Commençons par les bonnes choses. Le soutien porté hier au président par les vingt mille manifestants (chiffre qui nous a été donné par la police qui a compté les présents avec les drones) démontre que Kaïs Saïed surfe sur une vague positive et joue sur du velours pour mener à bien ses projets. Ce nombre est cohérent avec les chiffres livrés, cette semaine, par le sondage mensuel Emrhod/Business News/Attessia. Kaïs Saïed a une sorte de blanc-seing de la part d'un « peuple », qui demande aux critiques et aux opposants, de se taire pour le laisser travailler. Interdit de dire du mal du président, interdit de remettre en doute sa sincérité, interdit de remettre en question ses décisions, interdit de l'interroger et encore moins de le critiquer. Pourtant, force est de rappeler qu'il est de notre devoir, en tant que journal politique, de l'interroger, de le critiquer, de lui poser des questions qui fâchent, de remettre en question certaines de ses décisions et de lui refuser ce chèque en blanc donné par ses aficionados.

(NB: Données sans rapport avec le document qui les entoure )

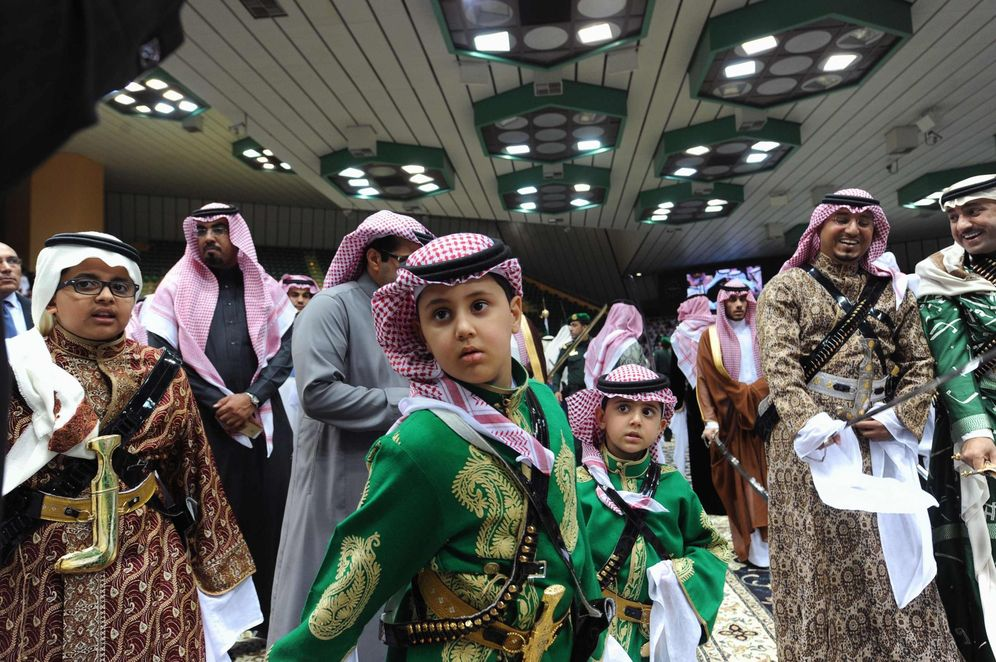 Foto: Príncipes saudíes participan en una danza tradicional llamada 'arda' durante un festival cultural en Riad, en febrero de 2014. (Reuters)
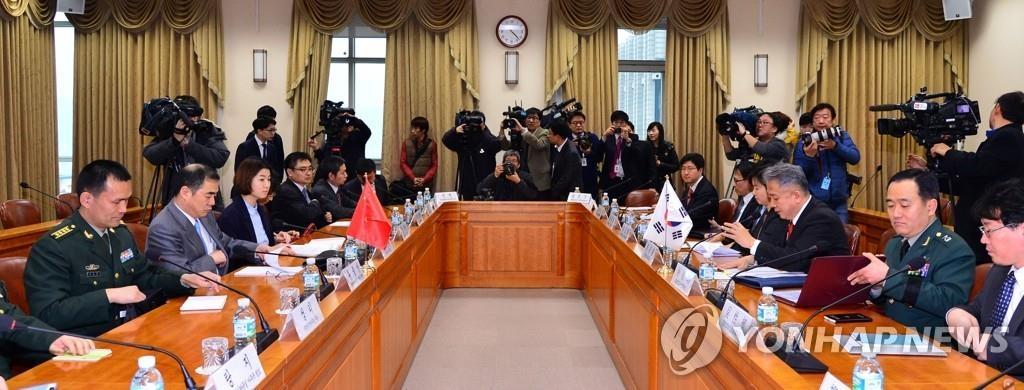 2015年1月5日,在首尔,韩中举行第二次外交安全司局级对话。韩国外交部东北亚局局长李相德和中国外交部亚洲司司长孔铉佑共同主持对话。 韩联社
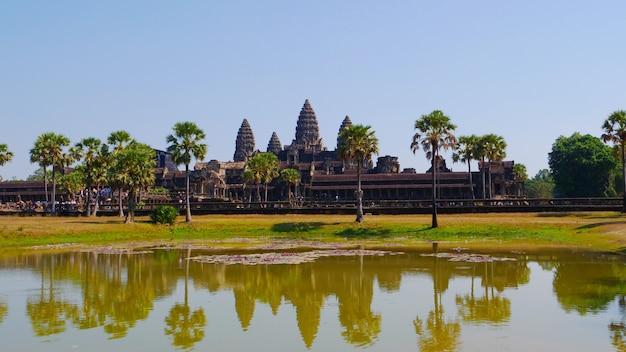 Beliebte landschaftsansicht der touristenattraktion des alten tempelkomplexes angkor wat in siem reap, kambodscha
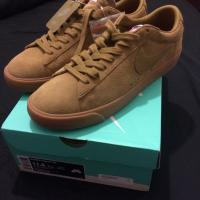 Supreme X Nike SB Blazer Low GT UK 10.5 Beige  | Image 1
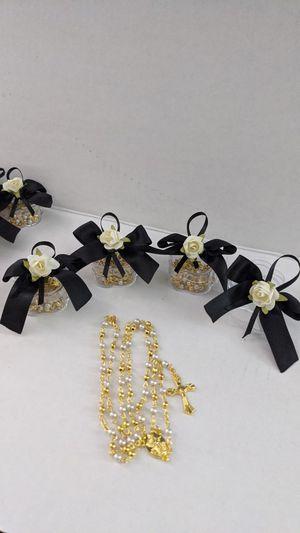 1 Dozen Rosary favors for funeral Rosarios para Funerales Recuerdos) for Sale in Riverside, CA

Le président a nommé une femme, cheffe du gouvernement. Une première dans le monde arabe qui mérite d'être applaudie. Mais après ? De quoi a-t-on besoin le plus ? D'une femme cheffe du gouvernement ou de quelqu'un (homme ou femme) de compétent capable de sortir le pays du marasme dans lequel il patauge ? C'est vrai que c'est la première fois qu'une femme occupe un poste si élevé, mais cela fait des décennies que la Tunisie nomme des femmes à de postes de hauts rangs. Des femmes ministres, on en voyait depuis l'ère de Bourguiba. Des femmes députées, il y en a toujours eu, jusqu'à la vice-présidence du parlement depuis l'ère Ben Ali. Des femmes cheffes d'entreprises, il y en a toujours eu, jusqu'à la tête de la centrale patronale, depuis l'ère de la troïka. Se réjouir de la nomination de Najla Bouden-Romdhane c'est bien quand on est féministe progressiste, dire que Najla Bouden est quelqu'un de compétent capable de sauver le pays, c'est mieux. Or, n'en déplaise aux fans de Kaïs Saïed, on ne peut pas encore dire que Mme Bouden-Romdhane est la personne qu'il faut à la place qu'il faut. On ne connait rien d'elle, on ne sait rien de son programme. Et, franchement, on doute fort qu'elle en ait un, car le décret 117 fait d'elle une exécutante et non une dirigeante. Nous sommes en droit d'exiger d'elle le programme qu'elle va exécuter, de nous dire dans quelle direction elle va, de nous dire comment elle va payer les salaires et les crédits.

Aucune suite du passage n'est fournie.